Wichita Falls, Texas: Saturday, February 16, 2002

By Jay Carter and Paul Smith

CarterCopter Technology Demonstrator (CCTD) flight testing continued in Olney, Texas on February 7th and 8th.

FLIGHT ENVELOPE EXPANDS TO A MU OF .69

Three new CarterCopter flight records were established:

* The Greek letter "u" (Mu) is used to designate the ratio between the forward speed of the rotorcraft to its rotor tip speed relative to the aircraft. No other manned aircraft has ever flown at a Mu of 0.55 let alone broken the "Mu 1 barrier" in sustained, stabilized flight.

Flight control concept working:

Our concept for controlling rotor flapping and rpm as the aircraft accelerates and Mu approaches 1 (Mu 1 barrier) is working perfectly. This concept was patented before we flew for the first time. We have another patent pending on a method to better control flapping and prevent it from becoming excessive. This control has proven its value on several occasions. Our constant success in achieving higher Mu values validates our approach in achieving a Mu greater than 1 - a goal that has eluded all other helicopter companies.

A deciding factor in the time it has taken to make these milestones is our cautious approach and risk mitigation strategy. During the course of this rigid test and development cycle we have found the control system was not rigid enough to provide adequate control as we expanded the Mu region. The origin of the softness in this control system lies in the push-pull cables and the direct cyclic control system. The system is not boosted in spite of an aircraft test weight of 3500 lbs. This was done to keep the system simple. The rotor system is designed to be inherently stable - something most helicopters do not have and certainly not ones that fly at high speeds & relatively high Mu's. The CCTD is not inherently more difficult to fly. However, flying the CCTD requires a significant learning curve not unlike other revolutionary aircraft designs such as the Harrier or the V-22.

Flight notes:

At 140 rpm, 150 mph and a Mu of .69 the CCTD was stable. A modification to keep the blades from popping out of track has thus far worked and the blades are tracking so closely that the pilots did not report any vertical bounce.

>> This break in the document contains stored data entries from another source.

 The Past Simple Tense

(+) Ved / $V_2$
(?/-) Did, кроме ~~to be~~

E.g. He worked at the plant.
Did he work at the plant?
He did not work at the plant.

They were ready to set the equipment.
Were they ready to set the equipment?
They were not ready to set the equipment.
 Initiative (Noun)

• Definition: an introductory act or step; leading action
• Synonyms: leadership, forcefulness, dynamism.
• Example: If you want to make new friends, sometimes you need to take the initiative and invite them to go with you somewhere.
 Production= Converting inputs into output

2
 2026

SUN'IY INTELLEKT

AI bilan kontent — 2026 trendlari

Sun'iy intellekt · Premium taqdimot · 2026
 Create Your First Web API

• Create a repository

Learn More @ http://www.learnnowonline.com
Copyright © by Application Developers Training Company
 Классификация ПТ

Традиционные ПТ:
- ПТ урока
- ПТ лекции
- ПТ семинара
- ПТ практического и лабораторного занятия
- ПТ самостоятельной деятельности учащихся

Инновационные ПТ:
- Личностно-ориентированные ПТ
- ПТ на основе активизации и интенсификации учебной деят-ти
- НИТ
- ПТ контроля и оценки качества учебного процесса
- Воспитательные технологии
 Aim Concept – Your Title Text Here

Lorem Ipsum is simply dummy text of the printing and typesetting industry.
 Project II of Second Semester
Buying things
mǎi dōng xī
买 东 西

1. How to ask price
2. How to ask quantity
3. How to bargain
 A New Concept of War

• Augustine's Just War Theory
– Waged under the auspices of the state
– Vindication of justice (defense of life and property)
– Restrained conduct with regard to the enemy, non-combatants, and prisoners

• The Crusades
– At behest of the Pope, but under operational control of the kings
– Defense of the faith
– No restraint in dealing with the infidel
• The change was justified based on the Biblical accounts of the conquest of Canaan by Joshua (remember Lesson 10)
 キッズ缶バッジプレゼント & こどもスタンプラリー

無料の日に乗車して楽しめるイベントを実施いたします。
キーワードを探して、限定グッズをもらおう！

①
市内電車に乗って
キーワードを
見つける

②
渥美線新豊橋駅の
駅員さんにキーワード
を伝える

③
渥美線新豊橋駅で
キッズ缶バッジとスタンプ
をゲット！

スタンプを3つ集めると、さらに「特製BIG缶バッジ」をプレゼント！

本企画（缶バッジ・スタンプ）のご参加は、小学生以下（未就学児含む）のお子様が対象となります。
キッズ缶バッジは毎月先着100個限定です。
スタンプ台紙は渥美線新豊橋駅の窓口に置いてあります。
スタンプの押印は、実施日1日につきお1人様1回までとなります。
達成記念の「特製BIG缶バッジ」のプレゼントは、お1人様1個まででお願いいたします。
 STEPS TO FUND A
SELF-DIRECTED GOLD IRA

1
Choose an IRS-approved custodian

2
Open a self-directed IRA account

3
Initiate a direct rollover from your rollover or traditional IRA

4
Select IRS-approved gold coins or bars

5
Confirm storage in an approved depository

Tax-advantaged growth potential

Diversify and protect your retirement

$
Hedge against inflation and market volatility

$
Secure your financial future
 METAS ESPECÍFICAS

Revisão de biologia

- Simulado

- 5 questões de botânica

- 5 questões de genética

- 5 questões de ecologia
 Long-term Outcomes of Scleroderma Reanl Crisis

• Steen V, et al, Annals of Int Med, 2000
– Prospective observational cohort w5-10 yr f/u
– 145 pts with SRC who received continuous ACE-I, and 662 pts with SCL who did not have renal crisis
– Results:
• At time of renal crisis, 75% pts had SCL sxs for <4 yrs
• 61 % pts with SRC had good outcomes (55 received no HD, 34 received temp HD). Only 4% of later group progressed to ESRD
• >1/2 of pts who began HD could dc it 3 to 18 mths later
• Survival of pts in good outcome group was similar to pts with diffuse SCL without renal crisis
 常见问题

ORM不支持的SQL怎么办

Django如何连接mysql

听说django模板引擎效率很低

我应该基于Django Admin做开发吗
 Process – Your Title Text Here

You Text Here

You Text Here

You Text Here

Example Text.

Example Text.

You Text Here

During several test flights we have noted a condition whereby the rotor plane of rotation diverged rearward, causing the aircraft to pitch up. This is caused in part by the soft control system which allows the spindle to continue to tilt back even after the pilot pushes forward on the stick. At the higher speeds, once the rotor tilts back beyond a certain point, the loads (indirectly caused by flapping) increase rapidly and the cable stretch allows the rotor to tilt back even further. The last flight on Friday was the most severe. The pilots were able to get out of a potentially dangerous situation by pushing the collective to a minus 2 degrees, which immediately unloaded the rotor. The aircraft pitch up was more severe on this flight because the rotor had been trimmed back more than before to keep the rotor rpm and lift up. This was performed to maintain a more responsive control until the aircraft had obtained a higher forward speed where the airplane flight controls are much more responsive. The rotor trim is also controlled with a push-pull cable and at the high rotor trim settings, the mechanical advantage changes such that this cable sees a much higher load. The corresponding and accumulative stretch of this control cable was a factor of the soft control system. We will incorporate a redesign to increase the stiffness of the rotor control before we fly again.

Safety First:

Although the CarterCopter project seems to be progressing slower than anticipated, we continue to maintain our primary focus on safety. We take small calculated steps to isolate problems and make appropriate changes before proceeding further into a potentially dangerous situation where we cannot safely back out. We have to sometimes remind ourselves that we are doing what the major helicopter companies gave up on and what most helicopter engineers said could not be done. After noting our recent successes, it is comforting to know that some of them are beginning to understand and appreciate our achievements. We are doing everything reasonable to reduce risks and continue to safely test the CCTD, but we have to assume some level of manageable risk. This project has been a true team effort, including our test pilots who take the greatest risk.

On the horizon:

Jay Carter, Jr. recently met with several senior aerospace executives where we presented an outline of the steps it will take to finally achieve the goal of flying at a Mu of 1. There are also two government Unmanned Aerial Vehicles (UAV) contractors interested in our propellers. Additionally, we think our aircraft has great potential as a competitor in the VTOL UAV market and we are gaining some recognition in that area from major UAV designers.